Тут на русскую сцену и выходит Наполеон. Его задачей было сокрушить Англию, а для этого нужна была помощь России. Война эта, как и большинство войн, носила экономический характер, боролись за рынки сбыта. Наполеон ввел континентальную систему, запрещающую английским кораблям входить в порты союзников. А с Павлом он был согласен дружить. Для начала он вернул России пять тысяч наших пленных, вернул с оружием, в новых мундирах, а взамен попросил своих пленных солдат. Жест был красивый. Конечно, Павел заглотил наживку. Начались переговоры, потом переписка.
А тут весьма кстати французы получили назад Мальту, по Амьенскому договору англичане обязаны были через год «очистить» остров. Наполеон тут же стал делить шкуру неубитого медведя, он намекнул Павлу, что подарит ему Мальту. Сбывались все мечты, Господь услышал его молитвы, он вернет Мальту своим верным рыцарям.
Первое письмо Наполеону (18 декабря): «Я не говорю и не хочу говорить ни о правах, ни о принципах различных образов правления, принятых каждой страной. Но… я готов выслушать Вас и говорить с Вами». Павел уже ждет нападения англичан и заключает союз с Данией и Швецией, далее дает распоряжение об обороне Соловецких островов — на всякий случай.

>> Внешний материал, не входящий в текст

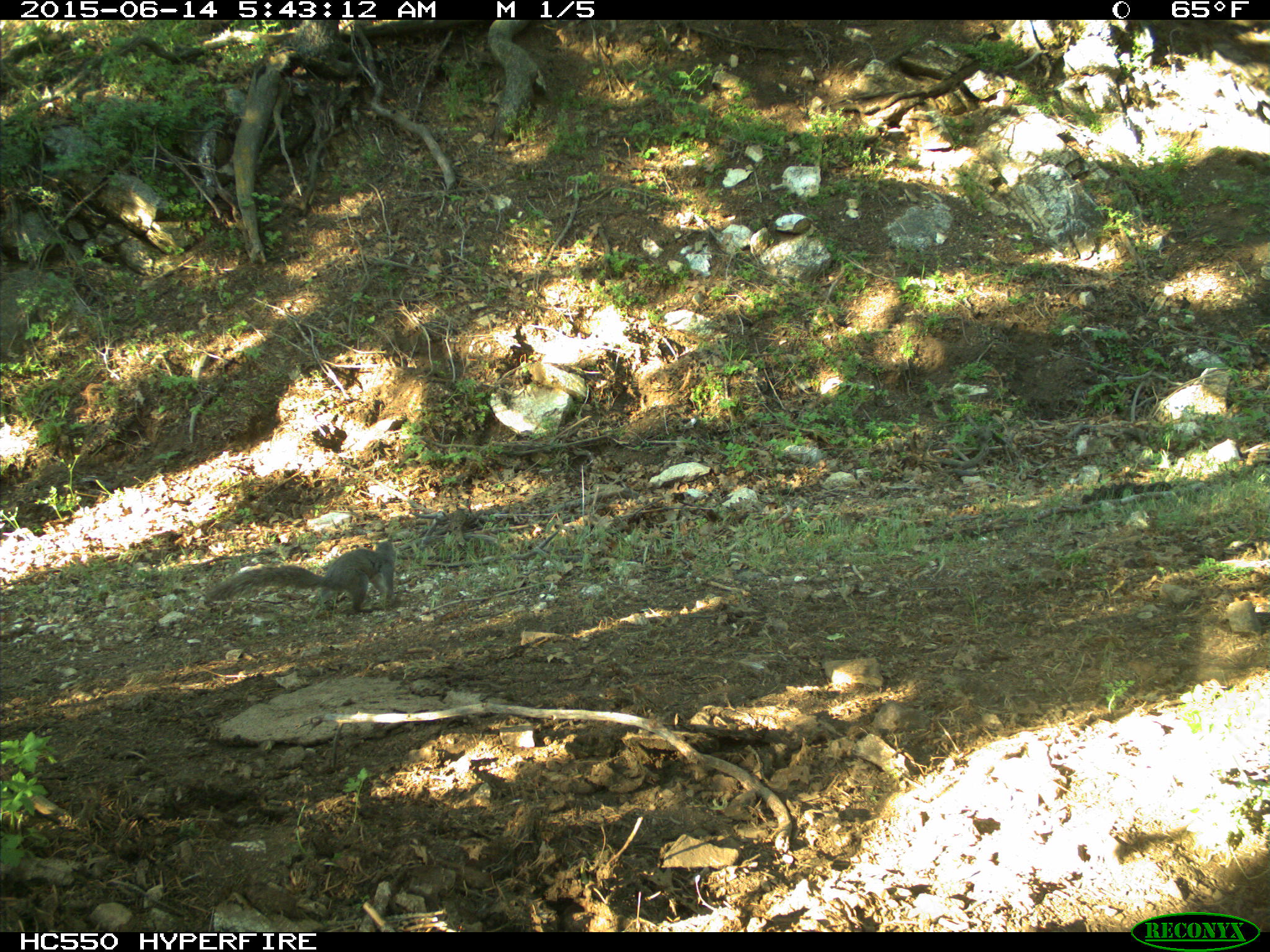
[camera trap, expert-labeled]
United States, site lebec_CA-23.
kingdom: Animalia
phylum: Chordata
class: Mammalia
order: Rodentia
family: Sciuridae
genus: Sciurus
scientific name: Sciurus carolinensis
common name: eastern gray squirrel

Итогом переписки Павла с Наполеоном стал еще один фантастический проект, который затмил по масштабу даже «испанские замки» его матушки. Наполеону надо подорвать могущество Англии на суше, на море и в Индии. В последнем Павел должен ему помочь. Наполеон так сформулировал задачу: «Изгнать безвозвратно англичан из Индостана, освободить эти прекрасные и богатые страны от британского ига». Документов о подготовке французских войск в поход на Индию осталось очень мало. Во всяком случае, сам Наполеон освобождать «прекрасные страны» не торопился, а Павел был весь «огонь и пламень». 12 января 1801 года казачье войско (22 507 человек) с пушками и полным вооружением, даже двенадцать верблюдов было «в арсенале», но без плана кампании, без подготовки, практически без карт направилось по заснеженным степям на Восток. Куда? Завоевывать Индию. План кампании содержался в строгой тайне, но очень скоро слухи просочились в гостиные. Господи, что мы там потеряли? Теперь уж обе столицы, и Петербург, и Москва, при упоминании имени императора вертели пальцем у виска — безумен, конечно, безумен… Однако сам Наполеон вовсе не считал этот проект безумным. Он и в войну с Россией ввязался, чтобы раздавить Англию. Россия нужна была ему послушной.
Заговор
Первым о смещении императора при регентстве сына Александра заговорил Н. П. Панин — сын генерала Петра Панина и племянник Никиты Панина, важного государственного деятеля и воспитателя Павла. Н. П. Панину двадцать девять лет, он дипломат, тайный советник, в 1799 году он стал вице-канцлером Коллегии иностранных дел, то есть вторым лицом после канцлера Ростопчина — правой руки императора Павла. К истокам заговора следует также отнести авантюрного склада даму О. А. Жеребцову — родную сестру Платона Зубова и английского посла лорда Витворда (ее любовника). Англия в устранении Павла принимала самое горячее участие.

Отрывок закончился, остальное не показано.